All licence applicants will be required to consent to having their finger and palm prints taken by a police officer in order to confirm their identity.

Information will also be required from individuals applying for operator licences as well as their close associates and employees.

They will also be required to provide details of all employees including those not engaged in tattooing and they will need to notify Fair Trading of any changes in those details and/or those of their close associates.

If an operator runs their tattooing business from more than one premise, they must apply for a separate licence for each premise.

NSW Fair Trading must forward all applications and supporting information to the Commissioner of Police for an investigation and determination of whether the applicant is a fit and proper person to hold a licence or whether it would be contrary to the public interest for the licence to be granted.

If the Commissioner of Police issues an adverse security determination the licence will not be granted.

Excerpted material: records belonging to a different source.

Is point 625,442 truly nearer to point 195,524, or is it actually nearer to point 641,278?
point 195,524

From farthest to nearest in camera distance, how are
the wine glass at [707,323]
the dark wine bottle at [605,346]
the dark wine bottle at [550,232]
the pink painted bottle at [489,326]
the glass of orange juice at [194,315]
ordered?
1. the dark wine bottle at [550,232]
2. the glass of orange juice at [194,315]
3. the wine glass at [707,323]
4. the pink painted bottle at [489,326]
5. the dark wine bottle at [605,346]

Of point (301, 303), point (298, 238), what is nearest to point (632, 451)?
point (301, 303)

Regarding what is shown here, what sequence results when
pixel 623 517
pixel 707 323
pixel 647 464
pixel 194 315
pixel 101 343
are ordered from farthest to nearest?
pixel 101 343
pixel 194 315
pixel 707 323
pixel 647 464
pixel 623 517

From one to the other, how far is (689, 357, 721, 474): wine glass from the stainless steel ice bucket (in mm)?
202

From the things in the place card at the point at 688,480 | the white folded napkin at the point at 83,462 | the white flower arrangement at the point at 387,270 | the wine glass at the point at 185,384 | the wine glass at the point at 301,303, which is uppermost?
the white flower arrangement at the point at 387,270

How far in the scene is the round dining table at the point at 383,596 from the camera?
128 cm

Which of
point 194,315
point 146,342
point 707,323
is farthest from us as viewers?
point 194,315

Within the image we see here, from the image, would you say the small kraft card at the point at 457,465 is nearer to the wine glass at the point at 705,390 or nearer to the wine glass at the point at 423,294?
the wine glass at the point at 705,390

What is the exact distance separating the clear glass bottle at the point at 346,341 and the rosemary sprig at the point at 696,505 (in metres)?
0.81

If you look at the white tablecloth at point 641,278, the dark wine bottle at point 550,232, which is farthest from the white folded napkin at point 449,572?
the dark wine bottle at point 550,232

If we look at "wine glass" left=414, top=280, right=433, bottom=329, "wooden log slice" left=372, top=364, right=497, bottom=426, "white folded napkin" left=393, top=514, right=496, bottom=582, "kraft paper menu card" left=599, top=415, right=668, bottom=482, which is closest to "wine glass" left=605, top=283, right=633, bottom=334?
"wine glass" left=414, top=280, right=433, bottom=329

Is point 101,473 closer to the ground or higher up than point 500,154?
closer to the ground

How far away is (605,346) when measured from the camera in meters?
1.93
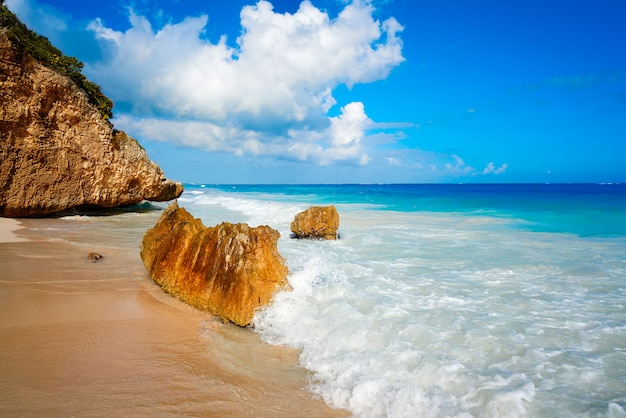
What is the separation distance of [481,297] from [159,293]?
5367 millimetres

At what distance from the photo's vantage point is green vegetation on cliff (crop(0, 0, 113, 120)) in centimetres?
1400

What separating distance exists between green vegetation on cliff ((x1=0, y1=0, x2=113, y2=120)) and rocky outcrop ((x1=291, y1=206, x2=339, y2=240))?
1191cm

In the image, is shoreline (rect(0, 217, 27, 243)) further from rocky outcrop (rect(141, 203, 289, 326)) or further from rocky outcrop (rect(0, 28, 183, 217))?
→ rocky outcrop (rect(141, 203, 289, 326))

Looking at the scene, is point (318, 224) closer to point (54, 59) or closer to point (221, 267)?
point (221, 267)

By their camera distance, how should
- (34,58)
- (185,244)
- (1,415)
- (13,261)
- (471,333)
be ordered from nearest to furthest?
(1,415) → (471,333) → (185,244) → (13,261) → (34,58)

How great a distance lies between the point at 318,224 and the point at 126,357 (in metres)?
8.16

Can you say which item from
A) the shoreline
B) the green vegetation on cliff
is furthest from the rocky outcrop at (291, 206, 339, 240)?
the green vegetation on cliff

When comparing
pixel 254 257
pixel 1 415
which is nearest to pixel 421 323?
pixel 254 257

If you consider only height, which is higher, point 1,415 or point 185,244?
point 185,244

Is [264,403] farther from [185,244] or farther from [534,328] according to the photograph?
[534,328]

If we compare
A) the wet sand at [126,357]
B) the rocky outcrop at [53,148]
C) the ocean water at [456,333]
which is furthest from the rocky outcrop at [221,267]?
the rocky outcrop at [53,148]

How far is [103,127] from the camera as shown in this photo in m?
15.8

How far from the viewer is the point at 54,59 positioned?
15703mm

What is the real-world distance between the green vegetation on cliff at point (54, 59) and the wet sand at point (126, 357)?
499 inches
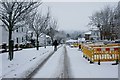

Individuals operating businesses or performing body art tattooing procedures without a licence will be in breach of the Act and may be subject to heavy penalties.

The following penalties will apply. One penalty unit is $110.

 

Operators
Maximum penalty:

(a) in the case of a corporation — 100 penalty units and in addition, in the case of a continuing offence, 100 penalty units for each day the offence continues, and

(b) in any other case — 50 penalty units and in addition, in the case of a continuing offence, 50 penalty units for each day the offence continues.

 

Individuals
Maximum penalty:

(a) for a first offence, 50 penalty units, and

(b) for a second or subsequent offence, 100 penalty units.

Applicants who are refused the grant of a licence may make an application to the Administrative Decisions Tribunal to have the decision reviewed.

The Commissioner for Police may make an adverse security determination at any stage during the life of the licence. If this occurs the Commissioner for Fair Trading must cancel the licence.

Licences will be valid for a period of three years from the date of collection and are not able to be renewed. However, applicants are able to apply for a new licence.

The Act also requires businesses to keep specific records in relation to their business and make these available to authorised officers upon request.

Information in relation to the licensing scheme is available on the Fair Trading website: www.fairtrading.nsw.gov.au .

Members of the public may also register their details so they can be kept informed of any information in relation to the licensing scheme.

Enquiries should be directed to NSW Fair Trading on 13 32 20.